The facts of the case in question are relatively straight forward, in that a tenant operating a café business had to close, after experiencing significant problems with the electrics in the building. In closing the business, the tenant alleged that she was entitled to rescind the lease since she claimed the landlord had, prior to the lease being entered into, argued that the building had been rewired and had passed all relevant safety inspections.
Additionally, and more interestingly, the tenant stated that an obligation should be implied upon the landlord the effect of which was that the landlord should be held responsible for maintaining and repairing all electrical installations in the building, which the landlord was in repudiatory breach of which she was entitled to accept (and therefore bring the lease to an end).
Upon examining the lease itself, it transpired that there were far more extensive obligations on the tenant than the landlord (which in itself is perhaps not entirely usual!) but more particularly, there was no express reference to any responsibility for the repair and maintenance of the exterior of the building, or to the plumbing or electrical installations. Where the tenant only occupies a part of a building, it is common practice that the lease will at least impose some obligation on the landlord (even if the landlord can then recover a proportion of those cost from the tenant by way of a service charge or similar contribution).
The court quite rightly declared that the lease was “an oddly balanced document” and held that the landlord had indeed committed a repudiatory breach of an implied obligation to keep the electrical installations at the building safe.
The landlord appealed to the CoA, but his application was dismissed. The finding was reached on the basis that the parties true intentions at the time the lease was entered into must surely have included an understanding that the landlord would remain responsible for the structure and exterior of the building, and the plumbing and electrical apparatus within it. As such, the CoA concluded that the lease could only ever be considered as incomplete, given the lack of an express provision to cover such matters, and therefore determined that such obligations could be implied into the lease.
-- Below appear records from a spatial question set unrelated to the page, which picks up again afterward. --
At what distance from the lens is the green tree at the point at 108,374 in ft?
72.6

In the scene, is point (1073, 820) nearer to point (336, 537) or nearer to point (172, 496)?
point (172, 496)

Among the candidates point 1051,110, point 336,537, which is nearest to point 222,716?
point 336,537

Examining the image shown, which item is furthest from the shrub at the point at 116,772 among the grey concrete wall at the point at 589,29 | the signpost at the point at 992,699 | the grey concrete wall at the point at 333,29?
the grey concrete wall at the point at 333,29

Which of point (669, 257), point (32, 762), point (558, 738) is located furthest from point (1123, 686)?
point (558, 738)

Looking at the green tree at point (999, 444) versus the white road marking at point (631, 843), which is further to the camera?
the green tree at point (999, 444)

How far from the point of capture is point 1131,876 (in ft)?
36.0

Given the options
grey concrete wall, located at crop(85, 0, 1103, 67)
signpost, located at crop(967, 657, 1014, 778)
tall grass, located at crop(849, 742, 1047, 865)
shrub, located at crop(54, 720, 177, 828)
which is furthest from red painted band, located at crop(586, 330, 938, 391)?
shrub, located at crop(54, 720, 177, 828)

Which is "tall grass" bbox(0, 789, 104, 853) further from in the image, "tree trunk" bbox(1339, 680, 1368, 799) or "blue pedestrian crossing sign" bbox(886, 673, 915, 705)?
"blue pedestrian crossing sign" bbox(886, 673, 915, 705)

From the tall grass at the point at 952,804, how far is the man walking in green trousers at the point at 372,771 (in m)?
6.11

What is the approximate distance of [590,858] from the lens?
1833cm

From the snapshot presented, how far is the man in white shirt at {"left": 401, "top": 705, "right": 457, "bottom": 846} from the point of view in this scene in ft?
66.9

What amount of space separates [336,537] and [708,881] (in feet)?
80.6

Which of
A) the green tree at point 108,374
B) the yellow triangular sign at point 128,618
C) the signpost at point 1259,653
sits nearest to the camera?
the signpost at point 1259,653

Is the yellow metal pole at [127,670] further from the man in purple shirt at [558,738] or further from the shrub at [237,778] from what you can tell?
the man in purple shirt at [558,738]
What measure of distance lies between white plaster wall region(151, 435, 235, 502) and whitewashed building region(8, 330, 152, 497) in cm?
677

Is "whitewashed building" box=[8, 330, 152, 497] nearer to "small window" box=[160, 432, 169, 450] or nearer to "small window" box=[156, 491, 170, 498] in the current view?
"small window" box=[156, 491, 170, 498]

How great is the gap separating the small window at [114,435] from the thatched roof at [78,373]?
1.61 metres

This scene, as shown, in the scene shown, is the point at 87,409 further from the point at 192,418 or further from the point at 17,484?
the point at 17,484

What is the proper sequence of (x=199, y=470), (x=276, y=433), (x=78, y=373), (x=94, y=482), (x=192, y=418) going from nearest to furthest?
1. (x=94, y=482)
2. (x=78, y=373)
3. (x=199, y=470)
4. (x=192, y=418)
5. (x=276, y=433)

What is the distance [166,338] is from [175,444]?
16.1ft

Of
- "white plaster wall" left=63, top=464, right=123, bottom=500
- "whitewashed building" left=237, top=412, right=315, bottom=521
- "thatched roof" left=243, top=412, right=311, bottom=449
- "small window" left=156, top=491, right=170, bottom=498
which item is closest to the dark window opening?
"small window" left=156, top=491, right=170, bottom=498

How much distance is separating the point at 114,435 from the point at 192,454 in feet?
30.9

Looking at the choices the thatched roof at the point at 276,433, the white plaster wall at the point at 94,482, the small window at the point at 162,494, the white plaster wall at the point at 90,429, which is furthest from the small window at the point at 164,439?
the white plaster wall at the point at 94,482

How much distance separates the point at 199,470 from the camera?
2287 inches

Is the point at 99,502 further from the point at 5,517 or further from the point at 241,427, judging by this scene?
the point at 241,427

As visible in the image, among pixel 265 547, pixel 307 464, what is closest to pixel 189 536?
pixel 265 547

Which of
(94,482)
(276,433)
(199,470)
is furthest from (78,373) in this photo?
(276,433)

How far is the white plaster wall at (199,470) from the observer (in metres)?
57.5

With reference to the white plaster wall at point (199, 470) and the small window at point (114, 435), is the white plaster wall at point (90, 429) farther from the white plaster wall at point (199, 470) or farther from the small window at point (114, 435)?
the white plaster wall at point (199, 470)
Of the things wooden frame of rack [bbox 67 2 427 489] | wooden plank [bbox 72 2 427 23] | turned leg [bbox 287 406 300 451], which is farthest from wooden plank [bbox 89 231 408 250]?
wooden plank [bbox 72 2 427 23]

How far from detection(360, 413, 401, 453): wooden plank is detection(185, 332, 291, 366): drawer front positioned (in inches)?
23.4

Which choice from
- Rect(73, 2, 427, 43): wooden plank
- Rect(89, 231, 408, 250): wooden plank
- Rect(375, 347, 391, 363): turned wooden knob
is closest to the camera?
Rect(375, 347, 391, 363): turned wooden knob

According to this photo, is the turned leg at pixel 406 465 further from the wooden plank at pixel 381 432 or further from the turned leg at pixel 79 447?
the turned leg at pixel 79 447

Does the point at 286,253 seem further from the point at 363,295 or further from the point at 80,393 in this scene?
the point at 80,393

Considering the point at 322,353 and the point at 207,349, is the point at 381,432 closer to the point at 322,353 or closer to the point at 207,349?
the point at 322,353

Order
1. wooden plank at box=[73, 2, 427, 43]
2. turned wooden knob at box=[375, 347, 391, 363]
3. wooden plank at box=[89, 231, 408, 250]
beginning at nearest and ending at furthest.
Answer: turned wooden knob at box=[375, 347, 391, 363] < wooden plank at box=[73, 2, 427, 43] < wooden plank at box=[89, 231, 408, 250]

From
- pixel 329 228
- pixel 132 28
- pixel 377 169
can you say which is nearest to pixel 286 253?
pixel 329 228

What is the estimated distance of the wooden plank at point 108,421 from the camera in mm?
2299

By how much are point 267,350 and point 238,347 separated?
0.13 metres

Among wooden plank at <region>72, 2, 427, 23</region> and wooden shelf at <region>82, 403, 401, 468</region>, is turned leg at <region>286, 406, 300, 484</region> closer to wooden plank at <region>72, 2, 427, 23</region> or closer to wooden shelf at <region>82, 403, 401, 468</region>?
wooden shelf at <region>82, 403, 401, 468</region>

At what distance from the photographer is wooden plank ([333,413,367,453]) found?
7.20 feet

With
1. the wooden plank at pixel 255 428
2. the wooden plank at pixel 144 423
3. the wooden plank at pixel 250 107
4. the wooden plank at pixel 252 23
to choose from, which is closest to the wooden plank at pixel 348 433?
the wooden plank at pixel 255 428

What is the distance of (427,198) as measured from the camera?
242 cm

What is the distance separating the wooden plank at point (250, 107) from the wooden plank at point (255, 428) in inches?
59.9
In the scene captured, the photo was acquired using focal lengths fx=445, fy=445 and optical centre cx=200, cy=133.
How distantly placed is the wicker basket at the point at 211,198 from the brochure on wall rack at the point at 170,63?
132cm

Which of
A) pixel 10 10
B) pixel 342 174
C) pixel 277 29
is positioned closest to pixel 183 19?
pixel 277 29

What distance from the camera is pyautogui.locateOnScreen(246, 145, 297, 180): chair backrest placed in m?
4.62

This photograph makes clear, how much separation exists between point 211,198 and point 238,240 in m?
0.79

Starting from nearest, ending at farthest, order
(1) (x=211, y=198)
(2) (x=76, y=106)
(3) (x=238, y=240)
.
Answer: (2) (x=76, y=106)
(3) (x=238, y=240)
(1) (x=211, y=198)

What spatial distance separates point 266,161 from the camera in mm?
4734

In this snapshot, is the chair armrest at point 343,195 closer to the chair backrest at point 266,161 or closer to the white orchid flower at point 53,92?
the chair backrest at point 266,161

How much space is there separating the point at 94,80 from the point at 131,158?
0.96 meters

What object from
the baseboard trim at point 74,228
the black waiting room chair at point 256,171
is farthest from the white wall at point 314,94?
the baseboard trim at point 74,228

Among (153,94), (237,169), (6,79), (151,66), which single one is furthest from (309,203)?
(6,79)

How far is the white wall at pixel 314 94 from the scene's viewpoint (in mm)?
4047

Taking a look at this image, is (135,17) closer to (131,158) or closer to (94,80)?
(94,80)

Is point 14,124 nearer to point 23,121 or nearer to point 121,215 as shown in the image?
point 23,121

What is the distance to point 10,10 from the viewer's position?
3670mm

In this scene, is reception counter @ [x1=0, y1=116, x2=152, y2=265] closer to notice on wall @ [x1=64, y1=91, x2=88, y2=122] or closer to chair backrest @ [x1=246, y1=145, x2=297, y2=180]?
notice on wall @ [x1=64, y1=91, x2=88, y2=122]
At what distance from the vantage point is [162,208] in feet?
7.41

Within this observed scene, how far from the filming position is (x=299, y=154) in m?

In this instance, there was an obvious and clear gap in the drafting of the lease relating to the maintenance obligations and responsibility for the repair and upkeep of the exterior of the premises and the service media running through it, and a ‘common sense’ approach would clearly suggest that such matters must be dealt with in the lease. The fact that they were not covered expressly shouldn’t mean that a landlord can circumvent their obligations by simply removing or deleting relatively standard clauses. It does however go without saying that if the tenant had obtained the correct and full advice prior to entering into the lease, which would also have included an examination as to whether safety certificates were indeed available for the electrics, a lot of trouble and expense could have been avoided.